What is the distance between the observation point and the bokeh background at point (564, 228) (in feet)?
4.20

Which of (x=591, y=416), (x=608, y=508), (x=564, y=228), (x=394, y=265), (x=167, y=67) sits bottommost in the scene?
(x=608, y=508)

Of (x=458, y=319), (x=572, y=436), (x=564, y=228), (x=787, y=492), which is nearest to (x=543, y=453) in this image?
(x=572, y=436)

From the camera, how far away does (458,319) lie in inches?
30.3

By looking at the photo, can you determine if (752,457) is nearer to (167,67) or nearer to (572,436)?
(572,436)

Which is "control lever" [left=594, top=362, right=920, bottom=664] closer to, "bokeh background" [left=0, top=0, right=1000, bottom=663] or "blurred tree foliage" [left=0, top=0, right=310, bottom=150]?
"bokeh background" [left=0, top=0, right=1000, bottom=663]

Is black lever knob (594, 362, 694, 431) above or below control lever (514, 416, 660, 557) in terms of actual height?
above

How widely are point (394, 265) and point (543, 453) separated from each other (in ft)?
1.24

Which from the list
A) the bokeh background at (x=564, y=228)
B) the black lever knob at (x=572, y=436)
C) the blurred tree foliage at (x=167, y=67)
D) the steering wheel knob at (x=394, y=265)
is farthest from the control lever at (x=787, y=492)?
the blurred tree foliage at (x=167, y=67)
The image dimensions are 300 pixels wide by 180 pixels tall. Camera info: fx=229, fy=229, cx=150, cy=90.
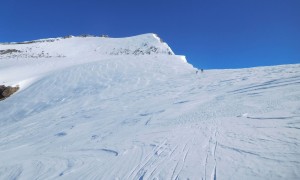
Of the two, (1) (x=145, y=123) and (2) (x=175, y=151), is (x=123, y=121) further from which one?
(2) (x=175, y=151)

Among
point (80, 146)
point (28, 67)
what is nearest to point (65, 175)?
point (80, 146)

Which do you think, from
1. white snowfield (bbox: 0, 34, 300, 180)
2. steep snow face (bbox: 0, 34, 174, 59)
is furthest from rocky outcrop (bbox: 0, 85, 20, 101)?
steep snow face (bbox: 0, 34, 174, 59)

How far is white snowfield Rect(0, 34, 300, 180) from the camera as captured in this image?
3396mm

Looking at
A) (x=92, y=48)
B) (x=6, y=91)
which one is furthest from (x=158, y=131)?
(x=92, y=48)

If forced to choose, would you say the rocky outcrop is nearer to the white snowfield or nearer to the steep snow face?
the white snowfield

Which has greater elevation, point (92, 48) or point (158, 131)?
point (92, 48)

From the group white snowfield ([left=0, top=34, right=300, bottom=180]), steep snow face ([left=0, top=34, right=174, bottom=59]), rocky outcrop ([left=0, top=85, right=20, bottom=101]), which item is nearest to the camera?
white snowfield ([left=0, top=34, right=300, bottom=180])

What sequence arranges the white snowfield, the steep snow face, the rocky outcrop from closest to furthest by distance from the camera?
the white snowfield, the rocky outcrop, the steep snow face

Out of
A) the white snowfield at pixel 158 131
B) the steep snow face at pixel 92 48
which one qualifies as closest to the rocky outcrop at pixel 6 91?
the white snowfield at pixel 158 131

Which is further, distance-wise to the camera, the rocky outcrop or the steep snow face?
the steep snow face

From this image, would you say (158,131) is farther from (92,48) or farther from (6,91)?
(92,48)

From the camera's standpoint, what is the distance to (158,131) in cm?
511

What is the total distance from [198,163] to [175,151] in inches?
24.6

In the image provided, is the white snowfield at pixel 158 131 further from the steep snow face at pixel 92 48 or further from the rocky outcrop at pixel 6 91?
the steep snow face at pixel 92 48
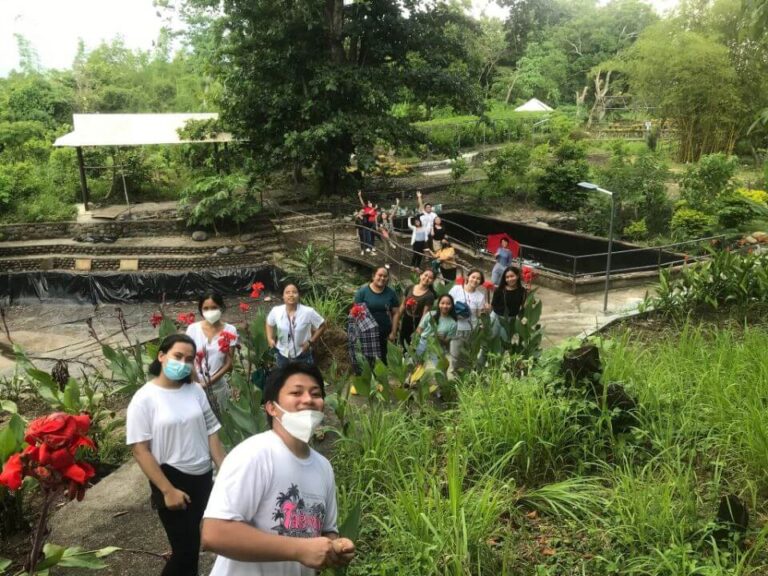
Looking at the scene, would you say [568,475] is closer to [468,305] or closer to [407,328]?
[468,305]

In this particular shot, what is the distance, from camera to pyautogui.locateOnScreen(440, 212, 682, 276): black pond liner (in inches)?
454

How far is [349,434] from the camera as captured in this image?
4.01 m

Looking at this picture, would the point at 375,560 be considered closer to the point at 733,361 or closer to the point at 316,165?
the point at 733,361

━━━

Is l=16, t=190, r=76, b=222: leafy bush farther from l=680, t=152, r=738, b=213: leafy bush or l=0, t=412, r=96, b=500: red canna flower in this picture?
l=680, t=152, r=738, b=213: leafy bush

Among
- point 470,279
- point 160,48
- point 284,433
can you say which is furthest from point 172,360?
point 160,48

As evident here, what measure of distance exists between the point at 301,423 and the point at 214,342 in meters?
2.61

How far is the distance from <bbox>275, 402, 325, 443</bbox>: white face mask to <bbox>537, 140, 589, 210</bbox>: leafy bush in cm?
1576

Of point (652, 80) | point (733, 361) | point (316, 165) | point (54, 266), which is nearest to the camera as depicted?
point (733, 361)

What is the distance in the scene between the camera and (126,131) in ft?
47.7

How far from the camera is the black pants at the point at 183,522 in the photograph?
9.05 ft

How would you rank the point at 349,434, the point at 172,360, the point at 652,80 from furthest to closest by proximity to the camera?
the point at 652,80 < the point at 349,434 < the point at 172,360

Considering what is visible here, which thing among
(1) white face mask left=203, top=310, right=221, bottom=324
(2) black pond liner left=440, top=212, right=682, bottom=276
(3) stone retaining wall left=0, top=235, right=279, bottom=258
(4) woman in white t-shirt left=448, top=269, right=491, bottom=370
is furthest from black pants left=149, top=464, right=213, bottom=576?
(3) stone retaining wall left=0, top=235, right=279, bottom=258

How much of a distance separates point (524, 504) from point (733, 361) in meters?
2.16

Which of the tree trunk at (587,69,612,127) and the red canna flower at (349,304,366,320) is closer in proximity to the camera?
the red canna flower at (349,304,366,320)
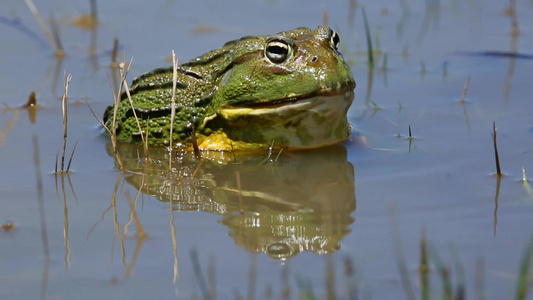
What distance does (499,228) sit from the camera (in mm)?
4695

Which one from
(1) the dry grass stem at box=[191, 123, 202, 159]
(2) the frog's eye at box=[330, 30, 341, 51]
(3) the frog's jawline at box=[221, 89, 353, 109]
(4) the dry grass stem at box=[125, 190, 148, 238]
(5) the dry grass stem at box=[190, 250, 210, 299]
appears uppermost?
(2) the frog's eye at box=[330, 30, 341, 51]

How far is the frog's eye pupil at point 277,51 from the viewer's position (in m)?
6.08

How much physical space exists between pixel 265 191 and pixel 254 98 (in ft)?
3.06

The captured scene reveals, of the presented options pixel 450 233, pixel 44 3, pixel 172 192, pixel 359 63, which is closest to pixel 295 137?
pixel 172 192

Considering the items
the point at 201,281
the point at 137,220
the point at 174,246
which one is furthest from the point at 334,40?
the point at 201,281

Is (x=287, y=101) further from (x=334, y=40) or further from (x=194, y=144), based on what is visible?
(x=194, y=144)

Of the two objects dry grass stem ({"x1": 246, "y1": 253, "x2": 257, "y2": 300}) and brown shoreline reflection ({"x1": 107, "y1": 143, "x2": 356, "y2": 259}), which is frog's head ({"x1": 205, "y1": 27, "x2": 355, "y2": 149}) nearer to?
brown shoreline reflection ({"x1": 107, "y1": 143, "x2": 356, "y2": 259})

━━━

SET EXERCISE: Find every line of the data above that contains the string "visible" and copy each of those lines. Only matches with the same uppercase and lowercase letters count.

THE SOLUTION:
Considering what is visible here, which thing among
Is (x=287, y=101) further from (x=334, y=40) or further from (x=194, y=144), based on what is visible?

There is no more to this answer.